> [Tantangan 1]: Kembalikan salinan persis dari halaman tentang Work from Bali, yaitu seluruh bagian mulai dari "Sebab katanya sektor" hingga "bulanan (Liputan6.com, 28/05/2021).".
> [Tantangan 2]: Menurut halaman tentang Work from Bali, sejak kapan Kemenparekraf/Baparekraf melaksanakan kegiatan work from Bali?

> [Halaman]:
· · · ·
“Work from Bali” untuk Siapa?
Oleh Ita Mumtaz
Lensa Media News – Gagasan Work from Bali menjadi agenda yang dipertimbangkan oleh istana. Program ini digadang-gadang mampu memajukan pemulihan pariwisata dan memicu pergerakan roda ekonomi rakyat. Ada tujuh kementrian dan lembaga di bawah naungan Kementerian Koordinator Bidang Kemaritiman dan Investasi akan ikut merealisasikannya. Para pejabat dan staf di lembaga-lembaga tersebut akan hadir dan bekerja dari Bali. Kemenparekraf/Baparekraf sendiri telah melaksanakan kegiatan work from Bali sejak kuartal pertama 2021.
Ada Apa dengan Bali dan Mengapa Harus di Bali?
Sebab katanya sektor pariwisata di Pulau Dewata saat ini sedang berada dalam kondisi kritis dan butuh pertolongan. Berdasarkan data terakhir BPS terkait perkembangan pariwisata Provinsi Bali pada Februari 2021, Tingkat Penghunian Kamar (TPK) pada Februari 2021 untuk hotel bintang hanya sebesar 8,99 persen atau -2,16 poin secara bulanan dan hotel non bintang 7,70 persen atau tumbuh 1,00 poin secara bulanan (Liputan6.com, 28/05/2021).
Demikian program Work from Bali akhirnya diluncurkan demi mendongkrak angka pendapatan hotel berbintang yang notabene milik pengusaha besar. Sebuah solusi yang tidak mendasar, bahkan memicu masalah baru.
· · · ·
> [Data Item]:
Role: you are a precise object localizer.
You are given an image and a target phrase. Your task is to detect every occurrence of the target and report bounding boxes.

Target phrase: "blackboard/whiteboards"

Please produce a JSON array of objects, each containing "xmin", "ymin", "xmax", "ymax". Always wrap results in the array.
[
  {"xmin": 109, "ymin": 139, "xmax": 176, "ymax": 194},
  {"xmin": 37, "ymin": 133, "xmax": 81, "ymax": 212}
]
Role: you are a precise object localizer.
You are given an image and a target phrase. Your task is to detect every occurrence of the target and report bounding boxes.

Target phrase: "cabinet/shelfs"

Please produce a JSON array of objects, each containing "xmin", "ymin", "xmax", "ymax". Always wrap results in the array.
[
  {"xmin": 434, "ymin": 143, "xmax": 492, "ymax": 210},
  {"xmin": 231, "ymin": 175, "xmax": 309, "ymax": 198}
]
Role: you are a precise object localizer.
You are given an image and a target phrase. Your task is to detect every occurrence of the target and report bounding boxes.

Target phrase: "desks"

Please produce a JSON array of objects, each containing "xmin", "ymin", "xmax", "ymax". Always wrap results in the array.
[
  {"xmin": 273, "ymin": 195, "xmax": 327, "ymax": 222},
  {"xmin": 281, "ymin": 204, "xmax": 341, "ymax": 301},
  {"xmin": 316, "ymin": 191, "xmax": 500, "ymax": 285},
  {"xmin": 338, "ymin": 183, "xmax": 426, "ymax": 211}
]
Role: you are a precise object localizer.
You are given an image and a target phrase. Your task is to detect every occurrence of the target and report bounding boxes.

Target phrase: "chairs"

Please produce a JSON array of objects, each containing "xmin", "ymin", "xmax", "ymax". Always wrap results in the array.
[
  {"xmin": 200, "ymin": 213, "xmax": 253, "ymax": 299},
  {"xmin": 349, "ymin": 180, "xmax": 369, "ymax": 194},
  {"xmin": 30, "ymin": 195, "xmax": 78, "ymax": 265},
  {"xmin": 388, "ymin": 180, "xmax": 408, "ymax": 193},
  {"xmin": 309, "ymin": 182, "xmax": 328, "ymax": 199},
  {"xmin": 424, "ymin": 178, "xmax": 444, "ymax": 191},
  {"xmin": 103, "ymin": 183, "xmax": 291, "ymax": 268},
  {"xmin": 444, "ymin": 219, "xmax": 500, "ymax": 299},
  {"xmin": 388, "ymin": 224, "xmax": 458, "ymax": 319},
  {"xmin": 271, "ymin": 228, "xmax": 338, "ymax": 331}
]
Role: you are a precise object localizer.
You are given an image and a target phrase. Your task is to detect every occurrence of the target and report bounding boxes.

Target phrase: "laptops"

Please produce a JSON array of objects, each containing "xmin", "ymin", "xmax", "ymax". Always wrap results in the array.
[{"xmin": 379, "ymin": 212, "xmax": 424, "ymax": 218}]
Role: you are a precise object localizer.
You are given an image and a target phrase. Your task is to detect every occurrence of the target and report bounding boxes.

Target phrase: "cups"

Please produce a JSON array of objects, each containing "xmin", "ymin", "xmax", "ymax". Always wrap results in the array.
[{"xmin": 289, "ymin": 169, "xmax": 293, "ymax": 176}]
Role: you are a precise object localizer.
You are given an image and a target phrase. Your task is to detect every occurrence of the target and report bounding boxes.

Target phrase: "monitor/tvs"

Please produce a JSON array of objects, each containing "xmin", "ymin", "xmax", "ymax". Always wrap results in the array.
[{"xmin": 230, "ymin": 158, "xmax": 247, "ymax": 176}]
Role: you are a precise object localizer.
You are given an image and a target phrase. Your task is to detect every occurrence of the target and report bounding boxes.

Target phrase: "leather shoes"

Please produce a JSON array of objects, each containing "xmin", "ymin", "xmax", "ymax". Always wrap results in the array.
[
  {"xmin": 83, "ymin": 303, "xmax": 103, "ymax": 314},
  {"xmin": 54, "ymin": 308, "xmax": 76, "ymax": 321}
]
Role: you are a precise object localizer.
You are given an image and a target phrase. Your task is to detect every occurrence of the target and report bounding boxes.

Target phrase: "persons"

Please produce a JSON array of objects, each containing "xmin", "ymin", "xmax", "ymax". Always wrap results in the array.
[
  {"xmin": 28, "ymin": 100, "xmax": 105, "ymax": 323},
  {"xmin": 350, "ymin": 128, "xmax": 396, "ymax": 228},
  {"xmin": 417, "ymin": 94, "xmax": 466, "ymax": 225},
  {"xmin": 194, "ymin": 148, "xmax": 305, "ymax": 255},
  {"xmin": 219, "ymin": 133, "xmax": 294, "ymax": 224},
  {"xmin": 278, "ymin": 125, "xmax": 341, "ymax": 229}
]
· · · ·
> [Pembahasan Jawaban 1]:
Sebab katanya sektor pariwisata di Pulau Dewata saat ini sedang berada dalam kondisi kritis dan butuh pertolongan. Berdasarkan data terakhir BPS terkait perkembangan pariwisata Provinsi Bali pada Februari 2021, Tingkat Penghunian Kamar (TPK) pada Februari 2021 untuk hotel bintang hanya sebesar 8,99 persen atau -2,16 poin secara bulanan dan hotel non bintang 7,70 persen atau tumbuh 1,00 poin secara bulanan (Liputan6.com, 28/05/2021).

> [Pembahasan Jawaban 2]: Sejak kuartal pertama 2021.